Problems to work on:
**A.** Answer these questions about the blog excerpt, one per line:
(i) Which novel does the writer read first among the gifts?
(ii) In the Bill Clinton digression, what one-phrase answer is given for what has changed about Congress?
(iii) What name does the writer give to the interchangeable-phrase phenomenon?
**B.** Copy word for word the part of the blog excerpt starting at "Wednesday, December 19, 2007" and ending at "the two movies.".

Excerpted text:
------------------------------

Our economy is dependent upon the widespread acceptance of a tradition once tied to a religious celebration, which was itself positioned to compete with older religious ceremonies. I think there's a kind of hilarious beauty to the course of history sometimes.

Side note: scroll bars sound sqeaky.

I don't mean to belittle religion or the giving of gifts: I myself am now undertaking to read all the sci-fi novels I got today. First up: Heinlein, Stranger in a Strange Land, is engrossing so far. Other gifts: Leather jacket, baked goods, socks, sweaters, cash.

Wednesday, December 19, 2007

And Naps!
Saw (possibly a rerun) Bill Clinton on the Daily Show Monday. A digression in the conversation about what's changed about Congress in recent decades. In a phrase: sleep deprivation. With the ability to commute by plane, and the need to be constantly fund-raising, very few people on Capitol Hill are getting a decent night's sleep and getting re-elected. Therefore our congresspeople are more irritable and thinking less clearly.

Makes as much sense as anything else.

Fortunately, all is not lost, as a watching of Escape from New York demonstates. Things could be worse. We still have New York. And we haven't elected any bald presidents. Now, I haven't seen Escape from LA recently, but it's hard for me to imagine how that can be the "sillier" of the two movies.

Thoughts on a recent issue of Newsweek (I am not up to date. There have been finals): That Mike Huckabee sure is charismatic; too bad he doesn't believe in science.

Saturday, December 15, 2007

Rhythmic Surrealist Purgatory
I was writing a song today, and I realized I had two parallel phrases, any two words of which could be exchanged across phrases. Observe:

"Through a haze of darkest morning, in a blaze of deepest white"

Blaze/haze and deepest/darkest are completely interchangeable for the most part, meaning the phrases are completely rearrangeable except for the rhyme scheme. This is probably a sign that I should shoot for more meaningful phrases, although I think the configuration above is the most "sensible".

So yeah, this phenomenon is now to be called "Rhythmic Surrealist Purgatory."

I will probably keep the line though.

Thursday, December 13, 2007

I am unexpectedly cheerful at the moment. I had my own song stuck in my head for while. It was glorious. It's also absurdly simple to play, and gives the impression that I can sing (This is much safer to say than "I can sing," which is not something I have ever really confirmed).

So maybe I'll ba able to record that. I don't actually know whether this cheap computer mic will work for vocals, though it picks up the guitar decently enough (Can't do both at once unless I learn to sing a lot louder while staying in key).

------------------------------

Data:

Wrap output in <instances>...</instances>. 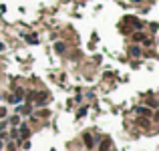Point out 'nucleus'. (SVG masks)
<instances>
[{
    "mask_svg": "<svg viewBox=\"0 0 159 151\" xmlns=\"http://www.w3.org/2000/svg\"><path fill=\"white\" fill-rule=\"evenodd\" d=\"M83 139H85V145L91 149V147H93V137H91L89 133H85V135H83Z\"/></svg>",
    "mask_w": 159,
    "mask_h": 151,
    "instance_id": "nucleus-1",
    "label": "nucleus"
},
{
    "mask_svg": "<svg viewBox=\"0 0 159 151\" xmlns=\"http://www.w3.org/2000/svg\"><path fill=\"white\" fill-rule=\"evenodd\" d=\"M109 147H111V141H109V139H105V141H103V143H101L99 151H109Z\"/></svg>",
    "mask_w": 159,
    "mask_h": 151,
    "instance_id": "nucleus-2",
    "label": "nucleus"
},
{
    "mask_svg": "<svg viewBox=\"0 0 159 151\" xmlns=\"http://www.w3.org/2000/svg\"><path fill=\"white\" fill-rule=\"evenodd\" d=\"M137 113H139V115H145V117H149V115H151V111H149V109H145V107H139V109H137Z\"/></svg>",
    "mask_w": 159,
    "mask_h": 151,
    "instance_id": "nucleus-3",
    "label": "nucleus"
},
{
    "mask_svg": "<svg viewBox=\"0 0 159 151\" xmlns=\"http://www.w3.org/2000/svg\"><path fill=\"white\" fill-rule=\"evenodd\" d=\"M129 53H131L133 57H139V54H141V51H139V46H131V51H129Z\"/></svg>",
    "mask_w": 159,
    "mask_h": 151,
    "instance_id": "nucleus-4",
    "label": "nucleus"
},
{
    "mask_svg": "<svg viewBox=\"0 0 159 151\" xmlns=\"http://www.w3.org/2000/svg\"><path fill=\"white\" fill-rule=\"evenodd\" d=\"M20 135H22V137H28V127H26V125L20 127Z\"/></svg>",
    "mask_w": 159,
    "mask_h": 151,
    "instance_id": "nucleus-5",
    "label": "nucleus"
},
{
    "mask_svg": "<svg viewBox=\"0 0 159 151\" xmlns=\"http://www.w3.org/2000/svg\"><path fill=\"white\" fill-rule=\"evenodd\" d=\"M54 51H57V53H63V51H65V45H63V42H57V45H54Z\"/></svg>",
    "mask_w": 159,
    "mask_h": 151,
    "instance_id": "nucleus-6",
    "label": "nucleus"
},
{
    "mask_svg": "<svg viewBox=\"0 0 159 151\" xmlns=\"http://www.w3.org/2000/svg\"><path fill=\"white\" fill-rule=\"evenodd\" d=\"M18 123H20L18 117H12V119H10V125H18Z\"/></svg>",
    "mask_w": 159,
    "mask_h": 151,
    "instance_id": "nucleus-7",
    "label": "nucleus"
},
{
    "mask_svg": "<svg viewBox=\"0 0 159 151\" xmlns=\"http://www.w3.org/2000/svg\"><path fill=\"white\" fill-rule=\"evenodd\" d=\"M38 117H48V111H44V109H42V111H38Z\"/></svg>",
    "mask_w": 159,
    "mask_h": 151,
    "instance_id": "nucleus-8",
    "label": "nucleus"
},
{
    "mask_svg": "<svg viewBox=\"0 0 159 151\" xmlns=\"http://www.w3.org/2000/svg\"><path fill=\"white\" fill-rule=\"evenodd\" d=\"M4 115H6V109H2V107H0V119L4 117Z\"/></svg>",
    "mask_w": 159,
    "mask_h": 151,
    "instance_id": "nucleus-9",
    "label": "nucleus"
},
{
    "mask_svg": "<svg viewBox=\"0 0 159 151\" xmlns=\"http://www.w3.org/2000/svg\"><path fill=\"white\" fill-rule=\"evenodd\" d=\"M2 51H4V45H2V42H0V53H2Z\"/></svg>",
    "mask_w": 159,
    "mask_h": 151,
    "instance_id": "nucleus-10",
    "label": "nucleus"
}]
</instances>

------------------------------

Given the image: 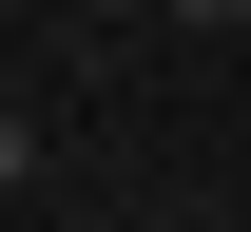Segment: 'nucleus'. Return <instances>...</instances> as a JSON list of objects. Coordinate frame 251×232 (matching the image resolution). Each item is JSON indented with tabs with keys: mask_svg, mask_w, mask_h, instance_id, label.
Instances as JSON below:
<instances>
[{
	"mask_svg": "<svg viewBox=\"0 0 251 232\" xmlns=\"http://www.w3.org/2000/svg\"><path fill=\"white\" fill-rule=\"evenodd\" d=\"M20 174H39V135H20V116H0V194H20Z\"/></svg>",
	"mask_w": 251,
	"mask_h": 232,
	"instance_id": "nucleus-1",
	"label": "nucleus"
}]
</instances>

------------------------------

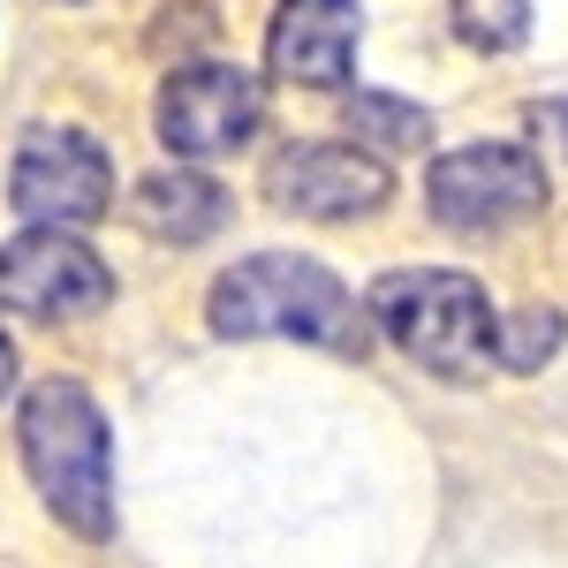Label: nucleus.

------------------------------

Results for the exercise:
**A.**
(i) Stranger in a Strange Land, by Heinlein
(ii) Sleep deprivation
(iii) "Rhythmic Surrealist Purgatory"

**B.**
Wednesday, December 19, 2007

And Naps!
Saw (possibly a rerun) Bill Clinton on the Daily Show Monday. A digression in the conversation about what's changed about Congress in recent decades. In a phrase: sleep deprivation. With the ability to commute by plane, and the need to be constantly fund-raising, very few people on Capitol Hill are getting a decent night's sleep and getting re-elected. Therefore our congresspeople are more irritable and thinking less clearly.

Makes as much sense as anything else.

Fortunately, all is not lost, as a watching of Escape from New York demonstates. Things could be worse. We still have New York. And we haven't elected any bald presidents. Now, I haven't seen Escape from LA recently, but it's hard for me to imagine how that can be the "sillier" of the two movies.